My code: def every_three_nums(start): if start < 100: my_range = range(start, 101, 3) return my_range else: return []
(Edit: Apparently I’ve forgotten how to quote code on these forums. and retain the proper indentations. I included a screen capture.)
When I test test this code, it doesn’t print a list to the console, it prints range(91, 100, 3). The way I understand range(), it’s supposed to generate a list and return that list. Can anybody give me some guidance on what I might be overlooking with this exercise?
Glad you sorted your issue. If you’re looking for formatting guidance this FAQ covers a lot of it-
For anyone else who comes across this and scratches their head range used to return a list in python2. Now it returns an iterable range object (an immutable, low memory sequence-like object). It’s not an iterator so it can’t be exhausted and it supports certain actions common to sequences like slicing and containment testing but not others. The docs have some nice examples-
As per @thegovernment0usa’s comment- If you need a list in python3 you’ll have to covnert it.
print(every_three_nums(100)) should print [100] not [].
There is no need to test the value of start. The arguments supplied to range() will only return values within the range. If start isn’t within range, and you use the list constructor, you’ll get an empty list:
a = 10
print(list(range(a, 10, 2))) #[]
a = 5
print(list(range(a, 10, 2))) #[5, 7, 9]
···
### What is being asked
In the thread about Python's range(), change "console" to "terminal" and give everything from "When I test" down to "[100] not [].".

### Data shown
···
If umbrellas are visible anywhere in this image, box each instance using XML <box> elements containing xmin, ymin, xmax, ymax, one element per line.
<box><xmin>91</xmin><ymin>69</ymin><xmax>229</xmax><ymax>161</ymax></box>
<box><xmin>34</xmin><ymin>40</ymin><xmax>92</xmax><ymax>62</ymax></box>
···
### Worked solution
When I test test this code, it doesn’t print a list to the terminal, it prints range(91, 100, 3). The way I understand range(), it’s supposed to generate a list and return that list. Can anybody give me some guidance on what I might be overlooking with this exercise?
Glad you sorted your issue. If you’re looking for formatting guidance this FAQ covers a lot of it-
For anyone else who comes across this and scratches their head range used to return a list in python2. Now it returns an iterable range object (an immutable, low memory sequence-like object). It’s not an iterator so it can’t be exhausted and it supports certain actions common to sequences like slicing and containment testing but not others. The docs have some nice examples-
As per @thegovernment0usa’s comment- If you need a list in python3 you’ll have to covnert it.
print(every_three_nums(100)) should print [100] not [].